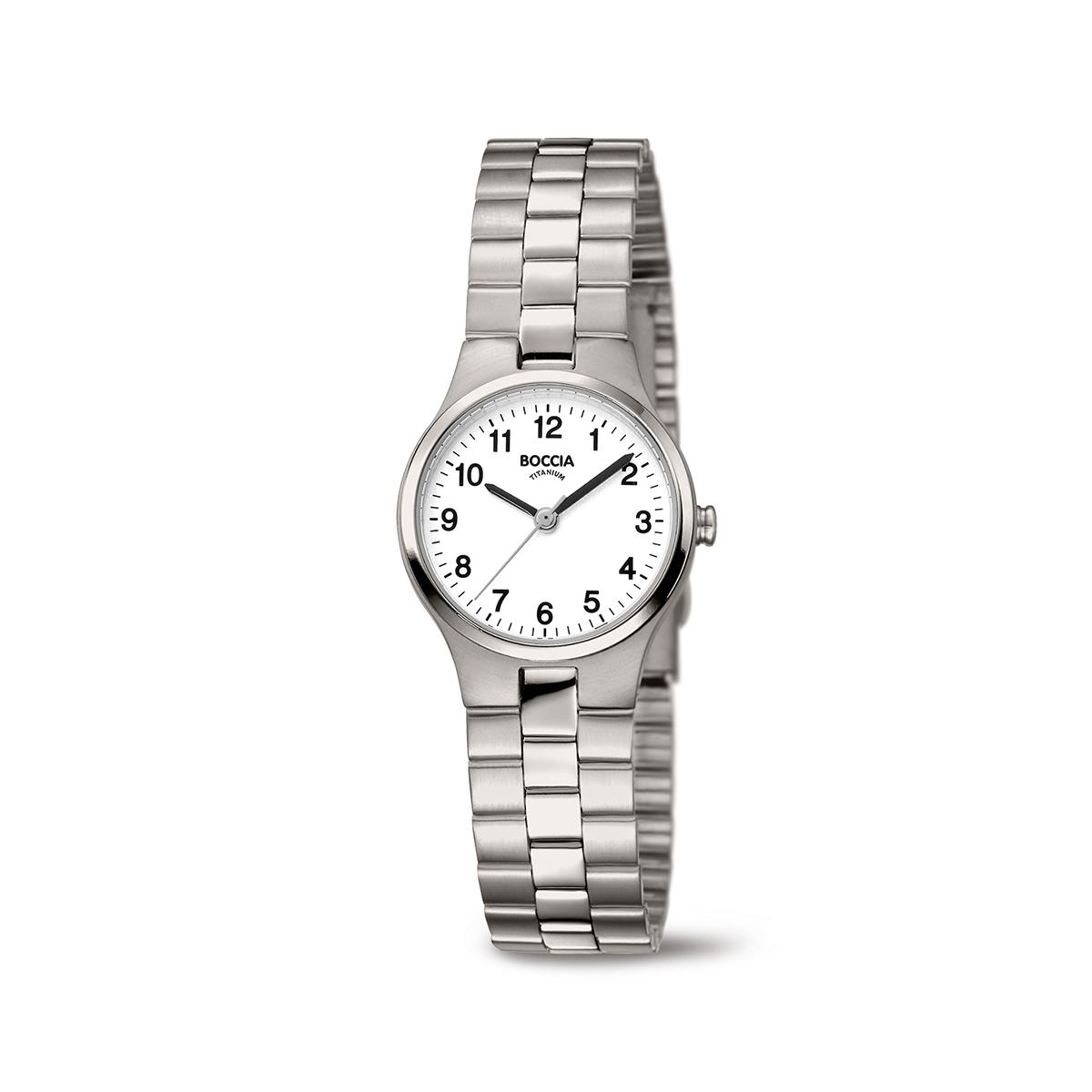 Boccia Titanium 3082.06 horloge Titanium Zilverkleurig 25 mm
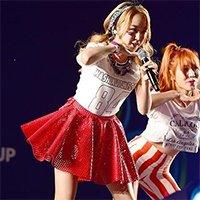 韩国美女啦啦队助威太极虎 秀激情热舞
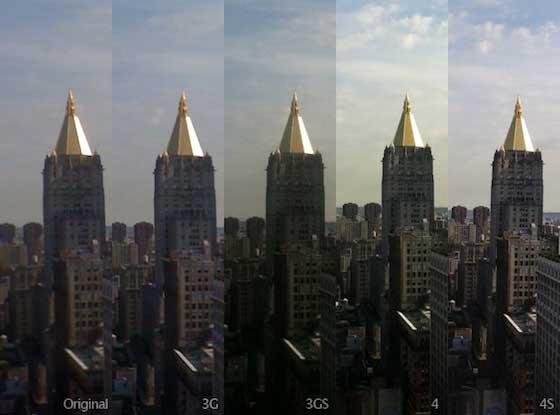 Porovnanie iPhone 4S fotoaparát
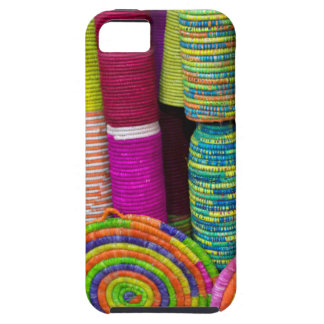 Colorful Baskets At Market iPhone SE/5/5s Case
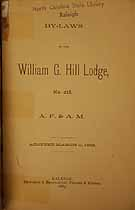 Thumbnail image of William G. Hill Lodge, A. F. & A. M. 1889 By-Laws cover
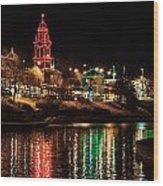 Plaza Time Tower Night Reflection Wood Print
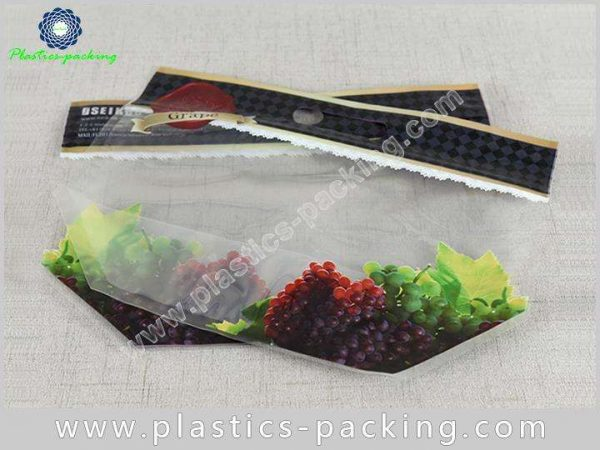 Harvest Fruit Packaging Bags Manufacturers and Suppliers y 054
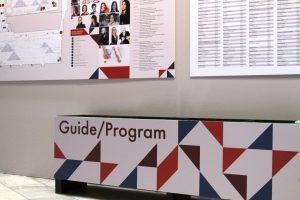 Formex-Programm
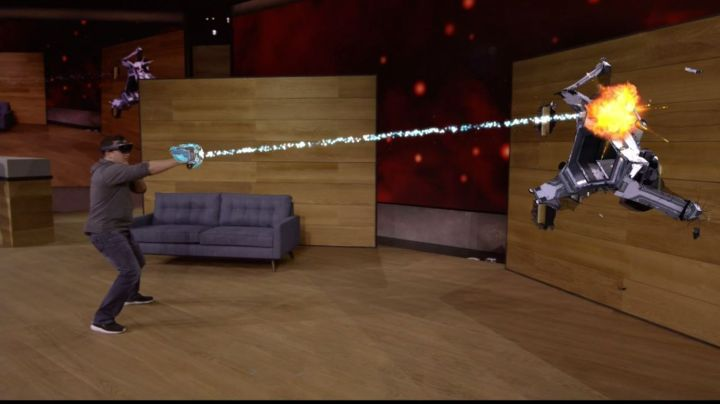 HoloLens Project X-Ray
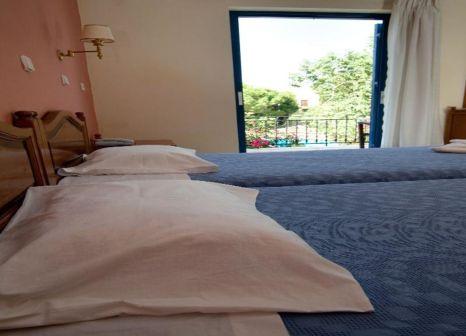 Hotelzimmer mit Wassersport im Kalydna Island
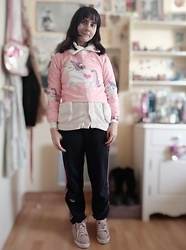 Lulu Longstocking - Second Hand Unicorn Top, Ice Cream Necklace, Adidas Pants - Unicorn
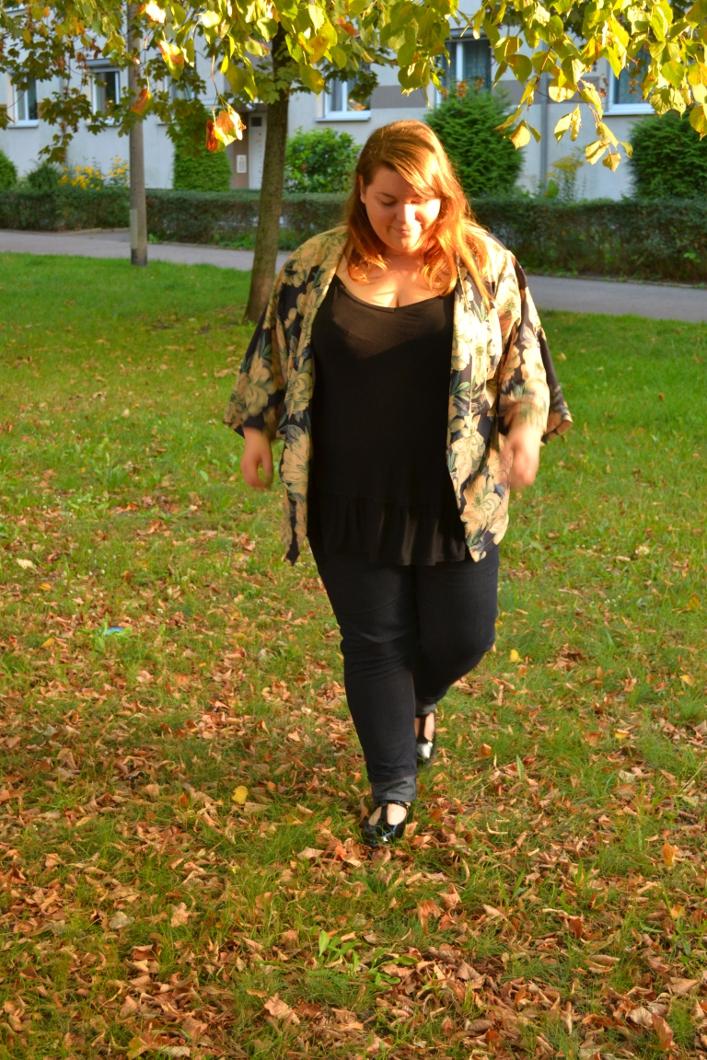 Herbstkimono_Plus_Size1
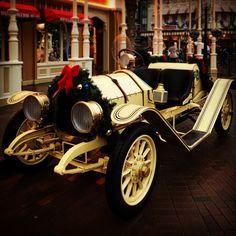 Main Street Vehicles- Disneyland Paris, Christmas 2017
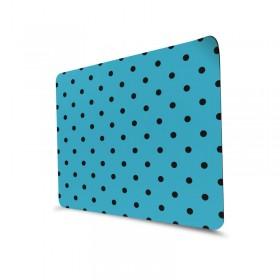 Mousepad XL Cherry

WHAT THE TASK REQUIRES: Transcribe every entry above exactly. Omit all pictures.

PROBLEM SOLUTION:
 Boccia Titanium 3082.06 horloge Titanium Zilverkleurig 25 mm
 韩国美女啦啦队助威太极虎 秀激情热舞
 Porovnanie iPhone 4S fotoaparát
 Colorful Baskets At Market iPhone SE/5/5s Case
 Thumbnail image of William G. Hill Lodge, A. F. & A. M. 1889 By-Laws cover
 Plaza Time Tower Night Reflection Wood Print
 Harvest Fruit Packaging Bags Manufacturers and Suppliers y 054
 Formex-Programm
 HoloLens Project X-Ray
 Hotelzimmer mit Wassersport im Kalydna Island
 Lulu Longstocking - Second Hand Unicorn Top, Ice Cream Necklace, Adidas Pants - Unicorn
 Herbstkimono_Plus_Size1
 Main Street Vehicles- Disneyland Paris, Christmas 2017
 Mousepad XL Cherry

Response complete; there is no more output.